An example of this function for the normal distribution is:

Taken from here: https://math.stackexchange.com/a/3781761/466748
From this view the kurtosis is equal to
$$ kurtosis = \int_0^1 Q(p)^2 dp$$
And your concept is the point $p$ where $Q(p) = 1$ or differently
$$ Z = \int_0^1 \mathbb{1}_{Q(p)\leq 1} dp$$
Where $\mathbb{1}$ is the indicator function.
Your measure is computing how often standardized values are close to 0, or spread out and away from 1, In some way similar as kurtosis, but kurtosis is assigning more weight to extreme values.
Your measure is similar to kurtosis (from Greek for bulging). But to come up with a term might be difficult since many different shapes can correspond to high/low values of your statistic. Like kurtosis it has a similar relationships with peakedness, but it is also not exactly the same as peakedness and only correlates with it.

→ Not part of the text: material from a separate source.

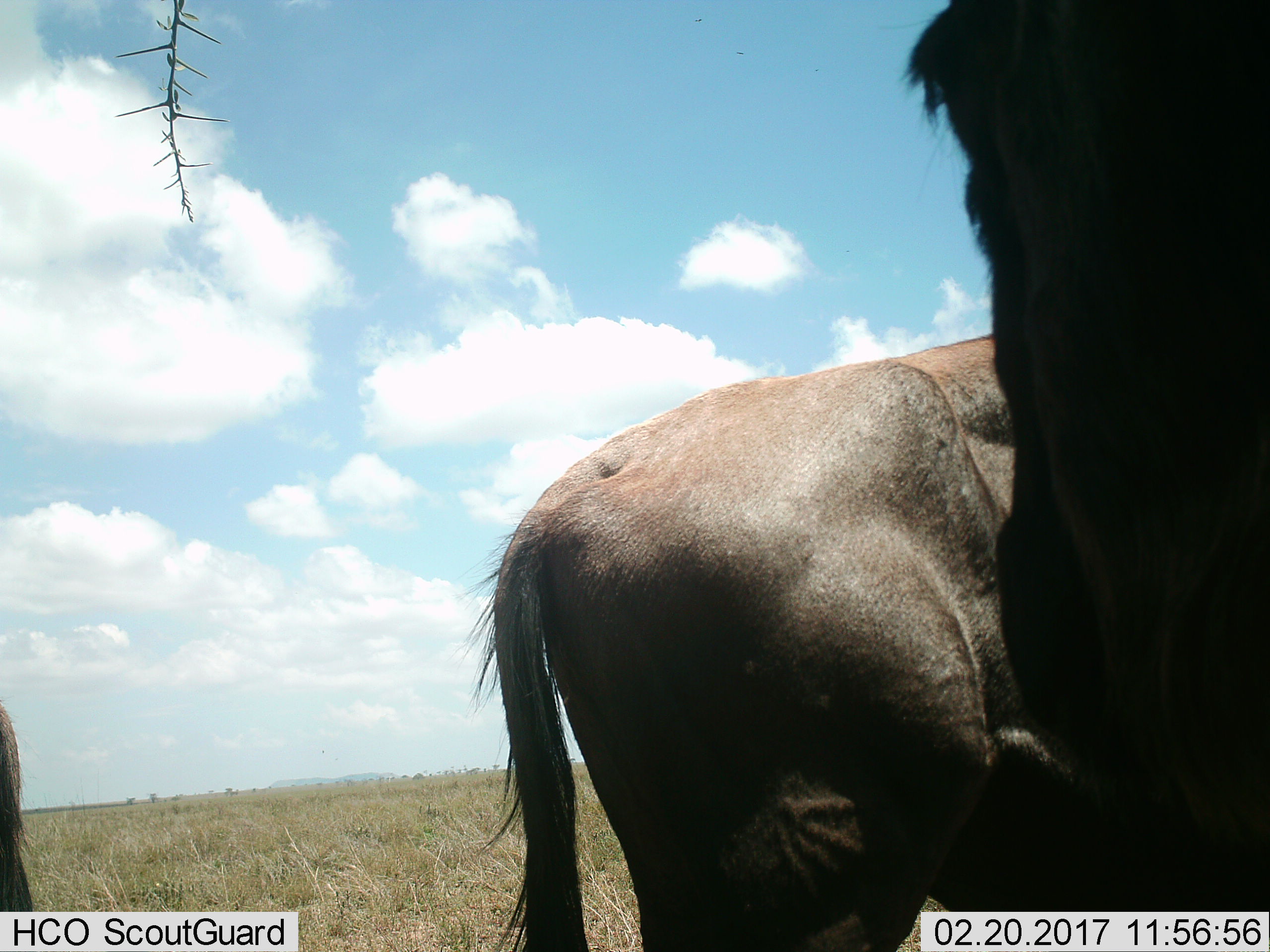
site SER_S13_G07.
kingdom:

Maybe you shouldn't try to condense this in a particular name and you could describe it with a few more words. Because of the binary nature, how you count values below and above $1\sigma$ as either 0 or 1, you might call this measure 'the degree of probability division around $1\sigma$' or (my favorite) 'bulge/tail ratio', a measure for how much probability mass is in the tails and how much in the bulge. Firebug's suggestion in the comments is also nice 'probability concentration'.
Distributions that have a high $Z$ will have most of the distribution being determined by a central part with the tails possibly having large influence on the kurtosis or other values, but in terms of amount of probability the tails will be small.